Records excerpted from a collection
= = = = = = =

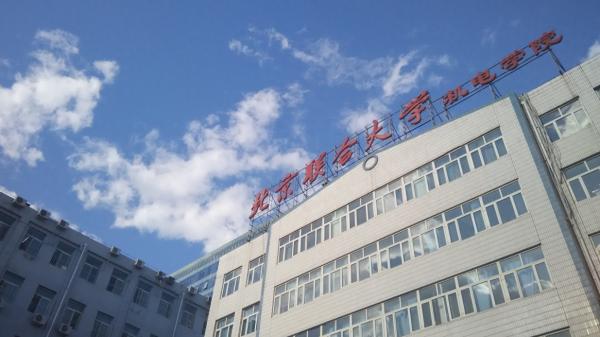 北京联合大学有多少个校区？北京联合大学怎么样？插图2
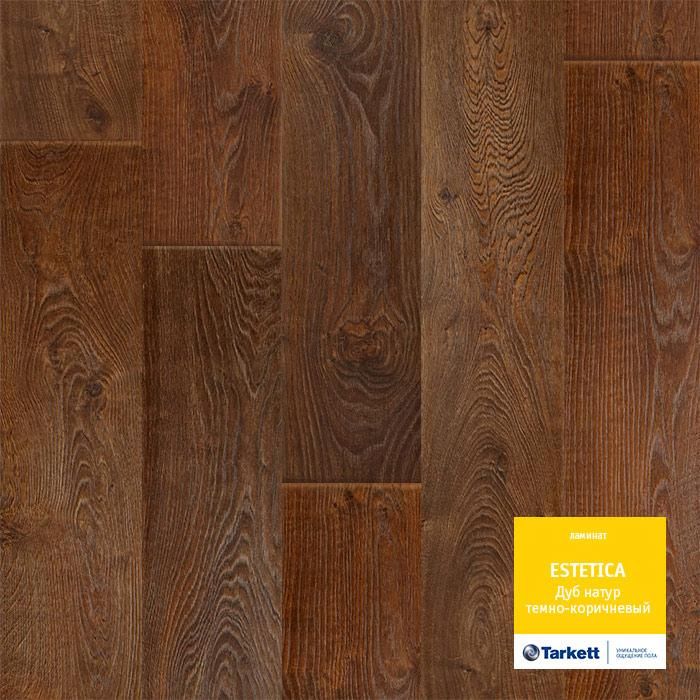 Ламинат "Tarkett" Estetica Дуб Натур Темно-коричневый (1292*194*9 мм) — купить в Йошкар-Оле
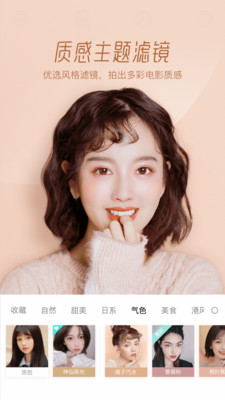 faceu激萌去水印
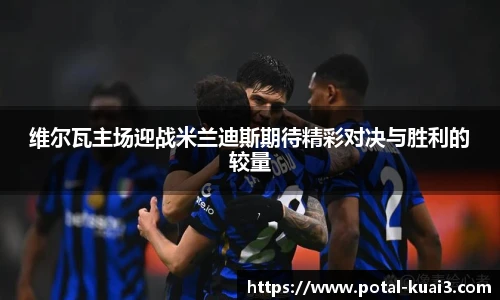 88看球体育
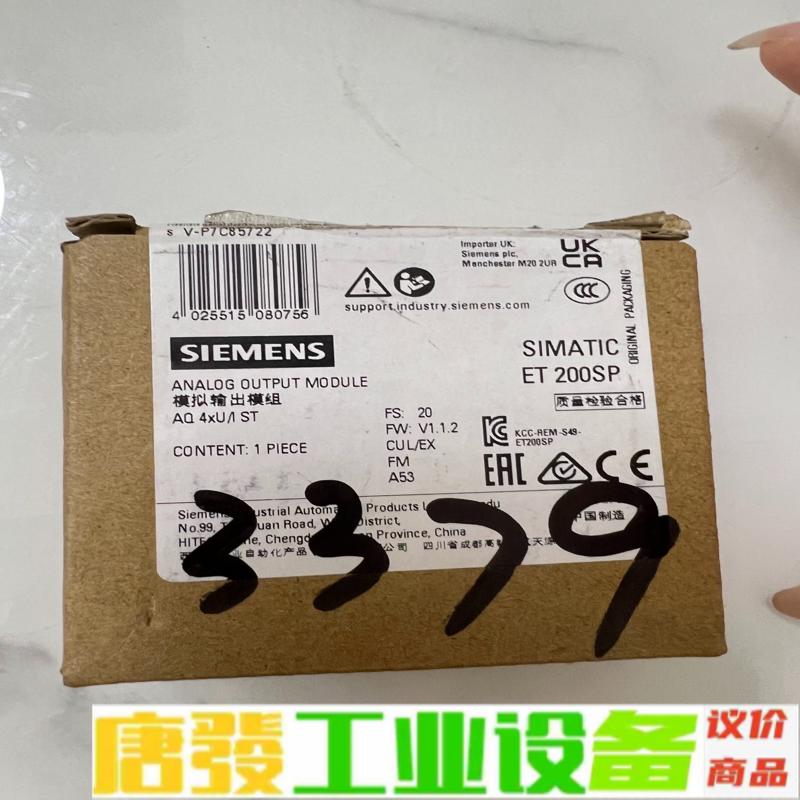 西门子在保6ES71356HD000BA1原装未开 维修询价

= = = = = = =

▸ Requirement
Reproduce the records above, substituting "заказать" for every occurrence of "купить" and leaving all other text unchanged. Omit the pictures from the output.

▸ Reply
 北京联合大学有多少个校区？北京联合大学怎么样？插图2
 Ламинат "Tarkett" Estetica Дуб Натур Темно-коричневый (1292*194*9 мм) — заказать в Йошкар-Оле
 faceu激萌去水印
 88看球体育
 西门子在保6ES71356HD000BA1原装未开 维修询价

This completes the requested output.